In my case, my data set has 525 SUs and the estimated logB for my model was 8.2. The bootstrap samples indicated that logB fell within the range of 14.09 to 24.96 (the 5th and 95th percentiles) 95% of the time. The median fit was 19.47, the mean was 19.45, and the variance was 10.16.

Going back to the example, I can see that the median fit from the bootstrap samples falls in the range of the 5th and 95th percentiles. But shouldn't the estimated xR² from the model being evaluated (not listed in the help example) also be included in this comparison? And what is the basis for determining that a fit is "quite stable"? Is it that the range of the percentiles is narrow around the median value of the fits? I'm just trying to find the appropriate words to use in my case for determining the stability of my solution.

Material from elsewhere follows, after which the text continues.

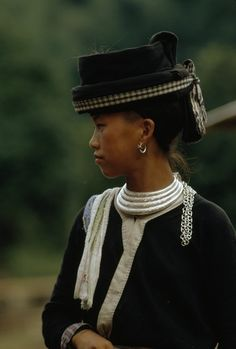 Laos | The Hmong women pride themselves on their headgear | ©W.E. Garrett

In my case, the estimated logB from my model (8.2) is outside the range of the percentiles (14.09-24.96) and the median (19.47). How can I interpret this?

On a related note: my machine failed to conduct the bootstrap resampling when using the overfitting controls used in the original model formulation. Either HyperNiche crashed, or I got an error message about zero variance in one of the variables and advising me to increase sample size or decrease minimum neighborhood size or both. So I decreased the minimum neighborhood size from 5 for the original model to 4 for the bootstrap resampling, and that worked. But my question now is: did this change in minimum neighborhood size affect the values of the median and percentile range? And if this is the case, does this mean that I need to re-fit my original model with a minimum neighborhood size of 4 instead of 5 in order for the value of logB to be comparable with the results from the bootstrap resampling?

Thanks for any advice,

Daniel

Bruce McCune

unread,
Oct 5, 2016, 11:06:16 AM10/5/16
to hyper...@googlegroups.com
Daniel, I pasted your Q's and my A's below:


"But shouldn't the estimated xR² from the model being evaluated (not listed in the help example) also be included in this comparison?"
Yes.

"And what is the basis for determining that a fit is "quite stable"? Is it that the range of the percentiles is narrow around the median value of the fits?"
Yes and yes. Ultimately this is subjective, like "Is R2 = 0.xx big?"


In my case, the estimated logB from my model (8.2) is outside the range of the percentiles (14.09-24.96) and the median (19.47). How can I interpret this?
Usually this would mean that the conditions for fitting the bootstrap model differ from those used for the original model. Need to consider not just the settings on the Model Options tab, but also the "minimum neighborhood size for an estimate" on the Output Options tab.

Either HyperNiche crashed, or I got an error message about zero variance in one of the variables and advising me to increase sample size or decrease minimum neighborhood size or both.
Some data sets just don't work well with bootstrapping. To create an extreme artificial example: say that many rows of the data are identical and the response variable has 5 presences and 20 absences. There would be a high likelihood that a bootstrap sample would have the case of all the presences having identical values for the predictors.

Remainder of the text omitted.